Commentary

Money, it’s a gas, but also a burden

December 9, 2020   ·   0 Comments

MARK PAVILONS

“Every day is a bank account, and time is our currency. No one is rich, no one is poor, we’ve got 24 hours each.”
– Christopher Rice

If this whole existence thing is all about money, then we’re in a heap of trouble.
After 50-odd years on this planet, it only recently dawned on me that “it’s only money.”
By that I mean daily living is expensive, and things cost money. We can’t fret about it or worry ourselves into the fetal position.
Sure, we have to have enough to live, to pay our bills and keep that rather expensive roof over our heads. We have to feed our always-hungry offspring, who want the good stuff, and seldom ask for Brussels sprouts and broccoli. We have to put fuel in our ever-hungry, polluting vehicles.
We also have to wear socks, unless of course you’re one of those forever young beatniks who wears sandals no matter what season it is!
Alan Watts concurred when he said there are many people accumulating what they think is vast wealth, but it’s only money.
While living pay cheque to pay cheque is my reality, it used to cause me a lot of sleepless nights. What if something happened? What if we needed a new roof, a new car, a new body part? What if?
Experts argue that we should all have at least three months’ salary socked away as savings, as our rainy day fund. I’m not sure how many actually have it, some nine months into a pandemic.
But again, let’s say we worked our butts off, putting in extra hours, holding down an extra job, just to sock away a little something. That something would be eaten up in a flash, in the face of one of those emergencies.

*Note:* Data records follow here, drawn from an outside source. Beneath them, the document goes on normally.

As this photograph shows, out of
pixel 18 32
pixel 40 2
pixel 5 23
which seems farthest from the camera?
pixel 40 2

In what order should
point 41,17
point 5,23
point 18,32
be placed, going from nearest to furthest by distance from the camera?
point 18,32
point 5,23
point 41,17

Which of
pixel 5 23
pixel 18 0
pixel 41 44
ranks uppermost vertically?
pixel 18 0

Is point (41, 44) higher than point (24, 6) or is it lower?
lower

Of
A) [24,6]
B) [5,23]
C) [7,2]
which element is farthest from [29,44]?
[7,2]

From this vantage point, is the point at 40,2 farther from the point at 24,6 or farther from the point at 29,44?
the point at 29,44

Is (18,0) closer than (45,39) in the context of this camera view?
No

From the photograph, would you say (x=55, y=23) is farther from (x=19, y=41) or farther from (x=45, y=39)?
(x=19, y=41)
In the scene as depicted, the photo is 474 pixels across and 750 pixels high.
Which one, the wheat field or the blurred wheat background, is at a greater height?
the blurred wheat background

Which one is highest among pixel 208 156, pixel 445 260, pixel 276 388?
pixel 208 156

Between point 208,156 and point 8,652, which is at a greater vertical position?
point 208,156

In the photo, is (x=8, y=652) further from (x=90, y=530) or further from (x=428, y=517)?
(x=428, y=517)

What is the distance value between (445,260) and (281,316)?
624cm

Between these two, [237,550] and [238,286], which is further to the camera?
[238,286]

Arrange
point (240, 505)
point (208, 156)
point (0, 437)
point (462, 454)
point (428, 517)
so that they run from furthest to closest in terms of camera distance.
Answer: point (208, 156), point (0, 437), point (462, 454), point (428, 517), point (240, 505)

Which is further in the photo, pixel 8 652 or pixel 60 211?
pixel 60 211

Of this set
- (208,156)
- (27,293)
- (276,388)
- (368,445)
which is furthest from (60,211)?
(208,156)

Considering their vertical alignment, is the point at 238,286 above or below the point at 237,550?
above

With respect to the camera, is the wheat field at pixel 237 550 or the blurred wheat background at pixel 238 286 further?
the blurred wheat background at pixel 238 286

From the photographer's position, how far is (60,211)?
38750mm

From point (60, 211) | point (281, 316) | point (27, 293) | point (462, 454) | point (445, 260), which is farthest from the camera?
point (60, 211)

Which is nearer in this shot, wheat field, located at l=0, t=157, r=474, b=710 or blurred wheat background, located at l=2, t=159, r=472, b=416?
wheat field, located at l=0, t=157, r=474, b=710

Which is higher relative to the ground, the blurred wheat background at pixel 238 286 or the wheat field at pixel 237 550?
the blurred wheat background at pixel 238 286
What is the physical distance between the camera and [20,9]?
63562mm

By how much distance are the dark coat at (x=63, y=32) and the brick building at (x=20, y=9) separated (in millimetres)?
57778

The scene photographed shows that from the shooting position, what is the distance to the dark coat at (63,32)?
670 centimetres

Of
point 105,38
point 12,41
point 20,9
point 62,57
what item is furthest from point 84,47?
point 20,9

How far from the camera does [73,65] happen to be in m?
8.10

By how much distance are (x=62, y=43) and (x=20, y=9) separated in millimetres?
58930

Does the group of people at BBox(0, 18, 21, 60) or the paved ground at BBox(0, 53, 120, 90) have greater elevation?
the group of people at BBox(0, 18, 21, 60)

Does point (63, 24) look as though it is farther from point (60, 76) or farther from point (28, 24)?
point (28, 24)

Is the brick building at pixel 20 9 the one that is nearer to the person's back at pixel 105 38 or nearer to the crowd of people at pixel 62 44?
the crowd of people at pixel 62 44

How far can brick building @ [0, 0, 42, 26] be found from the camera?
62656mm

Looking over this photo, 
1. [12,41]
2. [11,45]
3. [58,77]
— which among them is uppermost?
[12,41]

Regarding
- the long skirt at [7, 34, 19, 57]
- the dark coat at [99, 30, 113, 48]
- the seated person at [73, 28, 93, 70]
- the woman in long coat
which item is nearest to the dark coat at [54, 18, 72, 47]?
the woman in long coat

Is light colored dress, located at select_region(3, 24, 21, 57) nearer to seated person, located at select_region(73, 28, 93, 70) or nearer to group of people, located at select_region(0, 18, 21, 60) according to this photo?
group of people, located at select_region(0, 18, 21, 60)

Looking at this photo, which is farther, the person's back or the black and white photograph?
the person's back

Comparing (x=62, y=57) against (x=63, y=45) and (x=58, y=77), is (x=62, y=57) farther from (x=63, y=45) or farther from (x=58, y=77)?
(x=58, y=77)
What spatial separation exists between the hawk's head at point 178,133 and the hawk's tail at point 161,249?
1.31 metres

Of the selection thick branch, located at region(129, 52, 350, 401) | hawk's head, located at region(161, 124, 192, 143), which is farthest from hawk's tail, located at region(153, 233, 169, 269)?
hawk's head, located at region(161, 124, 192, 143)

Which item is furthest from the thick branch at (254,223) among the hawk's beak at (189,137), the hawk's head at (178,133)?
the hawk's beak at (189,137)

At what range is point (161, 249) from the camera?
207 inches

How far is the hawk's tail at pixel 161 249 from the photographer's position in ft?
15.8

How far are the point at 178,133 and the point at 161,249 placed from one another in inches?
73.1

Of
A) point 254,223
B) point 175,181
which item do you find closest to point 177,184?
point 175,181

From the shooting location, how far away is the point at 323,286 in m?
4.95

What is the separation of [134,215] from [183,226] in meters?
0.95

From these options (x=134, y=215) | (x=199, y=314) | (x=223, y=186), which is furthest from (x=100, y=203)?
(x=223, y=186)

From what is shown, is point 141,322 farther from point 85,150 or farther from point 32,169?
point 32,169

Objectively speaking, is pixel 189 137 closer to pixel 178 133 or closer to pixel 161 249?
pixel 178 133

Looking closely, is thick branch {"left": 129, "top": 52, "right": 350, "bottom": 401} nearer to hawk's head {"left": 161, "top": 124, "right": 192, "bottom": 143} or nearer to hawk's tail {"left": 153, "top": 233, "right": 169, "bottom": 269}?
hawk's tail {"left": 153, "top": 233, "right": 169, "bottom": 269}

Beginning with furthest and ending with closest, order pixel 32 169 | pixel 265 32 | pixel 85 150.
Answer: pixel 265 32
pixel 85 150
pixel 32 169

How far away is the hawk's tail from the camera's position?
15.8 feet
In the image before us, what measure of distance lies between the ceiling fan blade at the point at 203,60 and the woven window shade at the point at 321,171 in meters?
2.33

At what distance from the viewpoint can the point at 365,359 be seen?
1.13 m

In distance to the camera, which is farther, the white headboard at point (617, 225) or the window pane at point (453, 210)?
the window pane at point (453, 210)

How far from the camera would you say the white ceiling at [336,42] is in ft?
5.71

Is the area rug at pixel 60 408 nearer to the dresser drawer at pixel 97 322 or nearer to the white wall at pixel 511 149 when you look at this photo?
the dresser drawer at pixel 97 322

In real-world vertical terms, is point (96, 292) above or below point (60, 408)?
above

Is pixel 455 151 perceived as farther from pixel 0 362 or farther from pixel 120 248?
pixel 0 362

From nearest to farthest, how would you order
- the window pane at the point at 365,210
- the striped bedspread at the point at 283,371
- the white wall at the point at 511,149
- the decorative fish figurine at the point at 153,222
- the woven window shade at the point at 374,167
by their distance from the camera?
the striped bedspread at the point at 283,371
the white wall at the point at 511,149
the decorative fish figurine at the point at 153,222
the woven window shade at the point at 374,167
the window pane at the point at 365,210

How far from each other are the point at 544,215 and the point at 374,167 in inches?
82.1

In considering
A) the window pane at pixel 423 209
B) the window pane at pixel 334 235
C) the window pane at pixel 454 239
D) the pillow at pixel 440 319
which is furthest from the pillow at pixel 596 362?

So, does all that time and effort just go into plugging the hole in the leaky dam?
Those rainy days seem to combine together and become that proverbial storm of the century, or at least storm of the month.
It must be quite lucrative being an umbrella salesperson these days.
Life, it’s been said, is a game and money is how we keep score. But just who’s keeping score?
The Big Guy has no use for money or any earthly possessions. All he cares about is what is in your heart and soul.
And good, old Ben Franklin said money doesn’t fill a vacuum, it creates one.
Our forefathers seldom had full pockets, but that didn’t hold them back. In fact, empty pockets forced them to make a living and succeed.
So, let’s get some advice from a certain historic book.
The bible is packed with more than 2,000 scriptures about money and possessions. That’s twice as many bible verses about money than faith and prayer combined.
In fact, 16 out of 38 of Jesus’s parables deal with money and possessions and one out of 10 verses in the Gospels deal with money.
Matthew 6:24: “No one can serve two masters, for either he will hate the one and love the other, or he will be devoted to the one and despise the other. You cannot serve God and money.”‍
Luke 16:11-12: “If then you have not been faithful in the unrighteous wealth, who will entrust to you the true riches? And if you have not been faithful in that which is another’s, who will give you that which is your own?”
So basically my brothers and sisters, money is a tool and ownership is meaningless. Possessions come with a great deal of weight to bear.
The earth, our own subdivision lot or rural estate, doesn’t really belong to us. It was never ours to own.
Ever since man began laying stake to real estate, building structures and creating wealth, it paved the way for the strange, money-motivated journey were on.
The misconceptions behind having a lot of money include:
We will be happier; we will be content; we don’t have to work, or worry or lose sleep. We can eat at the best restaurants, drive the nicest cars and sit on a beach somewhere, being served tropical drinks of every colour.
Is this how we describe paradise? Is this how we were meant to live?
At this point in our wealth management journey, money is still all powerful.
Fact: my children will need $1 million to buy a house. Fact: they likely won’t be able to get it.
The money I have socked away will act as a salve over any new wounds. It will heal the scar of the day.
But it will never give me eternal youth, or ensure immortality for my children and their children yet to come.
When I think of the best moments of my life, they seldom involved a lot of money.
We were lucky to have enjoyed years of summer family vacations.
I smile when I think of the board games, poker nights, Christmas tree trimmings, family dinners, playing with our dogs at the lake, fishing, flying a kite, the smell of summer, bullrushes, a baby’s laughter, the smell of coffee, hotdogs, potato chips, riding a bicycle, eating an ice cream cone and sharing the last bit with your dog, letting your daughter paint your nails, playing with toys, listening to music with the windows open, putting a quarter in a pinball machine, taking a photo of the sunset, a sad dog movie, BBQ with friends, snowflakes …
“Money, it’s a crime … Share it fairly but don’t take a slice of my pie …”
Will we even use money on the dark side of the moon?